Untersuchung der Photoschädigung bei der hoch aufgelösten Lebendzell-Fluoreszenzmikroskopie

高分辨率活细胞荧光显微镜中光损伤的研究

• 批准号: 216430964
• 负责人: Professor Dr. Markus Sauer
• 金额: --
• 依托单位: Lehrstuhl für Biotechnologie und Biophysik
• 依托单位国家: 德国
• 项目类别: Research Grants
• 财政年份: 2012
• 资助国家: 德国
• 起止时间: 2011-12-31 至 2014-12-31
• 项目状态: 已结题
• 来源: https://gepris.dfg.de/gepris/projekt/216430964?language=en
• 关键词: Untersuchung; der; Photosch; digung; bei

The project aims to develop methods for the investigation and minimization of photodamage in live-cell fluorescence microscopy applications with a particular focus on single-molecule based superresolution imaging methods. For this purpose, we will develop methods for the quantification of intracellular reactive oxygen species (ROS) produced upon irradiation of fluorescently labeled cells. ROS such as singlet oxygen and hydrogen peroxide are produced upon excitation of fluorophores and quenching of their triplet states by molecular oxygen and thiols (in live cells glutathione). Since ROS cause photodamage of live cells their photoinduced formation has to be avoided or at least reduced. We intend to test various intracellular ROS assay kits employing cell-permeable non-fluorescent probes, e.g. dichlorodihydrofluorescein and dichlororhodamine that are rapidly oxidized to highly fluorescent probes by ROS. Alternatively, we will use genetically encoded, highly specific fluorescent proteins (e.g. the circularly permuted yellow fluorescent protein HyPer) for organelle-specific hydrogen peroxide detection. Different target proteins in living cells (cytoplasm, nucleus, mitochondria) will be genetically labeled with different organic fluorophores using chemical tags and photoactivatable fluorescent proteins. Applying various excitation geometries such as wide-field versus single-plane illumination microscopy (SPIM) and experimental conditions (fluorophore concentrations, excitation power, dose and duration, influence of recovery phases, addition of antioxidants such as ascorbic acid and Trolox as well as fluorophore modifications) we aim to study the extent of photodamage induced by single-molecule localization based super-resolution imaging methods and to unravel how cellular photodamage can be minimized to enable long-term live-cell super-resolution imaging. Our results will provide a quantitative guideline for avoiding physiological damage during live-cell super-resolution imaging experiments.

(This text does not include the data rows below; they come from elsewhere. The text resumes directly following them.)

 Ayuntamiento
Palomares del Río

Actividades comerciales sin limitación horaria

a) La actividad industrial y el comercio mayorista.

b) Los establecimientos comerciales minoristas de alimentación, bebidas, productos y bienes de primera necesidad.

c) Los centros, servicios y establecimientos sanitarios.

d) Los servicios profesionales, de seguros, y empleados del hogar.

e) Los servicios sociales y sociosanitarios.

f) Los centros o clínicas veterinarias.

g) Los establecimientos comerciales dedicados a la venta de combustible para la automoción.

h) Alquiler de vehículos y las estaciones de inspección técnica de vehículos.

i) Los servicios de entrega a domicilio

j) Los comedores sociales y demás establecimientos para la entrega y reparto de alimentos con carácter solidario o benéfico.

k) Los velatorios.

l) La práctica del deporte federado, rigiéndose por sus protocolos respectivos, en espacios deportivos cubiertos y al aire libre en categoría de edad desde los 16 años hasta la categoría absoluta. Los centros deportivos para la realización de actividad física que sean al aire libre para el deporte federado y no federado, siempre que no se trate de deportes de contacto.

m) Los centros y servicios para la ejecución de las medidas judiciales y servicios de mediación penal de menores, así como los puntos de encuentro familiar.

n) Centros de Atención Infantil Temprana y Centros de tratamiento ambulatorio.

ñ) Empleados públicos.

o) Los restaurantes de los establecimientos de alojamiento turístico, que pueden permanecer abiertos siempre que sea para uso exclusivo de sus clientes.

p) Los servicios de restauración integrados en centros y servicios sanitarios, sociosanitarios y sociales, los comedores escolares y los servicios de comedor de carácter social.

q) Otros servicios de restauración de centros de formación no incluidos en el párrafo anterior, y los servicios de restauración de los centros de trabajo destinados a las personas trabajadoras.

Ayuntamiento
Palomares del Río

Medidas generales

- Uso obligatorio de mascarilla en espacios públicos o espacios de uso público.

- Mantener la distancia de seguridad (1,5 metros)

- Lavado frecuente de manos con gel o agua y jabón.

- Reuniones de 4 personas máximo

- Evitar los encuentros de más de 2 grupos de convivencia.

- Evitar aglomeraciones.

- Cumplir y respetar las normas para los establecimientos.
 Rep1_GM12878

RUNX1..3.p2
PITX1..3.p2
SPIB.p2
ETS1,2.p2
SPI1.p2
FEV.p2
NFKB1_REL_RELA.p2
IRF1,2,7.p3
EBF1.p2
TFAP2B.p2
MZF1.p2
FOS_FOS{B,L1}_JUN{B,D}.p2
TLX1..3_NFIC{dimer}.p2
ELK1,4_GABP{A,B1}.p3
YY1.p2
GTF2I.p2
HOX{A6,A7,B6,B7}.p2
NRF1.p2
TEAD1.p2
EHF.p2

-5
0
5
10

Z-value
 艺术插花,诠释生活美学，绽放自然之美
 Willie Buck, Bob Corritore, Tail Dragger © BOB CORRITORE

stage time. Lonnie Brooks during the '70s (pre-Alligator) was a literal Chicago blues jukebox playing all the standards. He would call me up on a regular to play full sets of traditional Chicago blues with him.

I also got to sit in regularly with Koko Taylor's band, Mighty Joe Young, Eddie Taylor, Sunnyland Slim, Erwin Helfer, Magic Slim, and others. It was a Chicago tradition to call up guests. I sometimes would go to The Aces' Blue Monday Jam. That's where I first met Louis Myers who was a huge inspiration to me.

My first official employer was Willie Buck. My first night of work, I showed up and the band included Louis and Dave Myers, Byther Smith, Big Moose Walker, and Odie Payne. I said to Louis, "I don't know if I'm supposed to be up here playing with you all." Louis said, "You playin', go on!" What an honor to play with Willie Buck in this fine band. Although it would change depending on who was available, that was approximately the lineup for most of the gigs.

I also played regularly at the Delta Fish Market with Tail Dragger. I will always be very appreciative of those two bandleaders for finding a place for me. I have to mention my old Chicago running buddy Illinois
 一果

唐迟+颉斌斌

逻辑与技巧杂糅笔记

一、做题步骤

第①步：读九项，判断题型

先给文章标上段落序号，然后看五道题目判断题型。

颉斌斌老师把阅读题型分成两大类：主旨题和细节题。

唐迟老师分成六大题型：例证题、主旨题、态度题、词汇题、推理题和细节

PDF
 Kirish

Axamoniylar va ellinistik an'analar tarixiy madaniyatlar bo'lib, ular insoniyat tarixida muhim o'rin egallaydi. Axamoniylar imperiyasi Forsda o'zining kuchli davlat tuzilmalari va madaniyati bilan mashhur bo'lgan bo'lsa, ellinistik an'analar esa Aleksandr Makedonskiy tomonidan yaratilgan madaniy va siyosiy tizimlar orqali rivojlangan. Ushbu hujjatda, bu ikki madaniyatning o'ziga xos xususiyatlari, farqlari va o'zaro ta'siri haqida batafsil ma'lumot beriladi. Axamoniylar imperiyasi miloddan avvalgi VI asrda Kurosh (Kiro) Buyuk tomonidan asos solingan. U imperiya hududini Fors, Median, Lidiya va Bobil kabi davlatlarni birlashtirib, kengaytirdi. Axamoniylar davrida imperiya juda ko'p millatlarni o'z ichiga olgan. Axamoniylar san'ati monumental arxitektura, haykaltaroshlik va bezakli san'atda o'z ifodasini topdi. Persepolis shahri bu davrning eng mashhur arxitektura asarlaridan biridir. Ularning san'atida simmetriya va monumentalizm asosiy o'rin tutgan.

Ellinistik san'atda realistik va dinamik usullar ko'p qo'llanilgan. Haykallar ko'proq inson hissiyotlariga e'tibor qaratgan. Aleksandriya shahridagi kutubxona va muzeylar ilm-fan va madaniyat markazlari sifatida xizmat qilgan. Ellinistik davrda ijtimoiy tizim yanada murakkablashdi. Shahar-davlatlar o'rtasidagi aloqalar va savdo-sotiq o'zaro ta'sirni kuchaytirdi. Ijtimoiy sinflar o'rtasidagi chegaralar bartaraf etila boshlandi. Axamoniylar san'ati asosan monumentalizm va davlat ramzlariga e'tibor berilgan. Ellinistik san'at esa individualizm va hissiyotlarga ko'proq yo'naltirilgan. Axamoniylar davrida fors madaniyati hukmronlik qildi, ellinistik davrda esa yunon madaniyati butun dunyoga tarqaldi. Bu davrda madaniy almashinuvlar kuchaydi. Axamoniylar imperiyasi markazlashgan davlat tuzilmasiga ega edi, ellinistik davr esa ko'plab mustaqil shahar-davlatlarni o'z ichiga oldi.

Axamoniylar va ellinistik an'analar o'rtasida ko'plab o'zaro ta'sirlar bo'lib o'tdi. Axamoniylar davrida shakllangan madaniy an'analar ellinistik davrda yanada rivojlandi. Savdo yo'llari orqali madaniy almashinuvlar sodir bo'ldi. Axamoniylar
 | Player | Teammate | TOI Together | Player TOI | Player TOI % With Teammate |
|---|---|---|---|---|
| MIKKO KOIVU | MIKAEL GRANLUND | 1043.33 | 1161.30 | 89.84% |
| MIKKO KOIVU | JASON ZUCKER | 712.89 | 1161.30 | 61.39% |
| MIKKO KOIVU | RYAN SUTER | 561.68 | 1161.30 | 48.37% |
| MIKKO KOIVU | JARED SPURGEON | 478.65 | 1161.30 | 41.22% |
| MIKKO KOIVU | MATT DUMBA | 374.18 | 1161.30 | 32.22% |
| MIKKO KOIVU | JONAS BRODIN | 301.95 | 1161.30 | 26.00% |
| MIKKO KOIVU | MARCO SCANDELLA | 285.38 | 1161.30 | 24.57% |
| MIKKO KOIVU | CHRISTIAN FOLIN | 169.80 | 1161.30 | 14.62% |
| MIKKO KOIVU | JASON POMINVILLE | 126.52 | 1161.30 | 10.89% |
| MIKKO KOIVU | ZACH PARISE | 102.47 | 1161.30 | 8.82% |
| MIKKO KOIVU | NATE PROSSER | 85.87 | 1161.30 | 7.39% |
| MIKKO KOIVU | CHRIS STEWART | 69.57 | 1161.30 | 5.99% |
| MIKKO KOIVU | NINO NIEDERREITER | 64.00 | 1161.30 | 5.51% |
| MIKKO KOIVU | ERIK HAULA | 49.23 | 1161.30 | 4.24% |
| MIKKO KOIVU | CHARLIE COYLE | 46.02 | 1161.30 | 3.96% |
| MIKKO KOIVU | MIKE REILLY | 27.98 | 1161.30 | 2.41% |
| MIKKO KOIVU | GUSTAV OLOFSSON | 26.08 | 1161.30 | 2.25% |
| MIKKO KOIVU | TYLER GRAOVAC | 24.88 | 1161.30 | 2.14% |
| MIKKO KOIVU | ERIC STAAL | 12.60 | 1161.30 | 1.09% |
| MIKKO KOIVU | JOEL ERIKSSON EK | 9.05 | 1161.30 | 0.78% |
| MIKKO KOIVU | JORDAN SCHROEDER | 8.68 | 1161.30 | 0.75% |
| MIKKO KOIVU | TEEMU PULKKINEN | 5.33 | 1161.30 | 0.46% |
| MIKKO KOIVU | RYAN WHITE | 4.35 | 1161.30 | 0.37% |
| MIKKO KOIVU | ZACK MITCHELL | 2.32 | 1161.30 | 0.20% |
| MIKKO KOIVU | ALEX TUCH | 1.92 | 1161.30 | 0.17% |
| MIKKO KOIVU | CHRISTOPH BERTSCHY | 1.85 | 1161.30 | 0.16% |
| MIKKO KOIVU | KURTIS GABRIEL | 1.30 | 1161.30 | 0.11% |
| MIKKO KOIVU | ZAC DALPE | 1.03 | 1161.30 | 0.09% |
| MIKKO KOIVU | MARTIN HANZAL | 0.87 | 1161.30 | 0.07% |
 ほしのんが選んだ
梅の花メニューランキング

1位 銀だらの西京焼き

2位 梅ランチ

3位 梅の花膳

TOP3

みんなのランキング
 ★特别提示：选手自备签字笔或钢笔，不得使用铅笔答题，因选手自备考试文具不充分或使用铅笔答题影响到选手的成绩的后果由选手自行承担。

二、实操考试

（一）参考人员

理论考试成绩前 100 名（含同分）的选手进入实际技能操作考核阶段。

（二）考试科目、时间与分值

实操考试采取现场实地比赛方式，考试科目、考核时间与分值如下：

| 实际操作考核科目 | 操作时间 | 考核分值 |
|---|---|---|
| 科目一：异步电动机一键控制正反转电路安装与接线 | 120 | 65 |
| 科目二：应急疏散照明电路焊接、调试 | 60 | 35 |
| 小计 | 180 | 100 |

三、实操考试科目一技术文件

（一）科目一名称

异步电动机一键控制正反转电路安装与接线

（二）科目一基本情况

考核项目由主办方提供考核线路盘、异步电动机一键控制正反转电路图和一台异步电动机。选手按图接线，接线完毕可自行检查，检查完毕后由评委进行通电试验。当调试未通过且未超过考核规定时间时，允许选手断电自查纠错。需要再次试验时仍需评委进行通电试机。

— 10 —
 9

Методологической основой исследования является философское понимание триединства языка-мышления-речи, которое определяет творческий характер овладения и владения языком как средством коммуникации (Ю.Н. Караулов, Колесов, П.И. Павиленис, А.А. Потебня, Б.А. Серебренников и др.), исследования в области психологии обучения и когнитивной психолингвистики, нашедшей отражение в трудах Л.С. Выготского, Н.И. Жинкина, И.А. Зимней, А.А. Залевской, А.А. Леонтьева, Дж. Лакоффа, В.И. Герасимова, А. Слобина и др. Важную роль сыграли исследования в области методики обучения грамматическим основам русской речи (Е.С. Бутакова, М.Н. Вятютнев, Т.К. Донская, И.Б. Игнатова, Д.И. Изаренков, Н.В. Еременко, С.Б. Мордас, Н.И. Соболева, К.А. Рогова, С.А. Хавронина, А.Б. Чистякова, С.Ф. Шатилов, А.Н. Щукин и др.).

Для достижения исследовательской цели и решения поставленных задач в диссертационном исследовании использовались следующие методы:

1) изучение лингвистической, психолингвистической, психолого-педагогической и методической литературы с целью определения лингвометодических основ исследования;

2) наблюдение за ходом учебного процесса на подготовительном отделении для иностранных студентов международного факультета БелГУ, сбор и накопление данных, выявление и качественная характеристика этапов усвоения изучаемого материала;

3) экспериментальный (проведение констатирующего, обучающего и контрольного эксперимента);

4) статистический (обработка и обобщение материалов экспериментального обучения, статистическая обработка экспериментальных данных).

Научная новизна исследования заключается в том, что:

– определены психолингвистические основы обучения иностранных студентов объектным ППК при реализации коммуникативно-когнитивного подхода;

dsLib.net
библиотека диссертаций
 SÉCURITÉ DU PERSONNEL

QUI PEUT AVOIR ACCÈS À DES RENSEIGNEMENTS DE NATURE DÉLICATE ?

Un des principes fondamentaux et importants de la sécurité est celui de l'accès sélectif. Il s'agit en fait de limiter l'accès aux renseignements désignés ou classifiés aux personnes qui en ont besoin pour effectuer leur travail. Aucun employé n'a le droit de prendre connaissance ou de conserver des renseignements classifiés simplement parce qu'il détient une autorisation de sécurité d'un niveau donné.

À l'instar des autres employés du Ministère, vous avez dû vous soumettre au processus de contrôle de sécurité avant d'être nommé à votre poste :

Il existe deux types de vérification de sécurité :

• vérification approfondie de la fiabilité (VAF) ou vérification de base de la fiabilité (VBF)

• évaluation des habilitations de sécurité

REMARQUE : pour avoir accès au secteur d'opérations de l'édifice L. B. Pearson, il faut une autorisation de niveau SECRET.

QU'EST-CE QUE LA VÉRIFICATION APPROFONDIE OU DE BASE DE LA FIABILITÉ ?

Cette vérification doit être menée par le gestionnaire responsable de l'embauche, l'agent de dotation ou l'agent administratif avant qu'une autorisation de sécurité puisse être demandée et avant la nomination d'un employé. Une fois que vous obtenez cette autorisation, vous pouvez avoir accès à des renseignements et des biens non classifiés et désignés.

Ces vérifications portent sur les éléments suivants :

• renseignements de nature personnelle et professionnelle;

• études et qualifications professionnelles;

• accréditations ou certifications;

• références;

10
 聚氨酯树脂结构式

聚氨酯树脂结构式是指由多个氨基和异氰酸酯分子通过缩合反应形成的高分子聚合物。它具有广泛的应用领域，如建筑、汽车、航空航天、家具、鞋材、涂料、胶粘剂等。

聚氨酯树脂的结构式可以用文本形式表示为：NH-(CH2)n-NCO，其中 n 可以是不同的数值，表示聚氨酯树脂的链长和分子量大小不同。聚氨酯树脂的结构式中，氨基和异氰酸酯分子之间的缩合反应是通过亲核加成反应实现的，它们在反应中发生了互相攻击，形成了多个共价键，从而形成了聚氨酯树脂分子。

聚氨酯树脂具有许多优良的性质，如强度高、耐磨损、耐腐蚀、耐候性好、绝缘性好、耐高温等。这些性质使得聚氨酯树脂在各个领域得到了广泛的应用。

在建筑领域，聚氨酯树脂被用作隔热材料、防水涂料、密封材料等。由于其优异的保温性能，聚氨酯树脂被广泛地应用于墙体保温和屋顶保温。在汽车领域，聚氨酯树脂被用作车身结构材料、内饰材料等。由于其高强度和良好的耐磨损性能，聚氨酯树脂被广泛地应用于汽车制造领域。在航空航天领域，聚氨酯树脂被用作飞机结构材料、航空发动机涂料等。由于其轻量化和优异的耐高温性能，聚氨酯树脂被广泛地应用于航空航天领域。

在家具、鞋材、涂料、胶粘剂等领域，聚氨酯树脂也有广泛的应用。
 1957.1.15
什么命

该项目旨在开发活细胞荧光显微镜应用中光损伤的调查和最小化方法，特别关注基于单分子的超分辨率成像方法。为了这个目的，我们将开发的荧光标记的细胞照射后产生的细胞内活性氧（ROS）的定量方法。ROS如单线态氧和过氧化氢是在荧光团激发和分子氧和硫醇（活细胞中的谷胱甘肽）淬灭其三线态时产生的。由于ROS引起活细胞的光损伤，因此必须避免或至少减少其光诱导形成。我们打算测试各种细胞内活性氧测定试剂盒，采用细胞可渗透的非荧光探针，如二氯二氢荧光素和二氯罗丹明，迅速氧化的活性氧高荧光探针。或者，我们将使用遗传编码的高度特异性荧光蛋白（例如，环状排列的黄色荧光蛋白Hyper）进行细胞器特异性过氧化氢检测。活细胞（细胞质、细胞核、线粒体）中的不同靶蛋白将使用化学标签和可光活化的荧光蛋白用不同的有机荧光团进行遗传标记。应用各种激发几何结构，如宽场与单面照明显微镜（SPIM）和实验条件（荧光团浓度，激发功率，剂量和持续时间，恢复阶段的影响，添加抗氧化剂，如抗坏血酸和Trolox以及荧光团修饰），我们的目的是研究基于单分子定位的超-分辨率成像方法，并揭示如何将细胞光损伤最小化，以实现长期活细胞超分辨率成像。我们的研究结果将提供一个定量的指导，以避免在活细胞超分辨率成像实验中的生理损伤。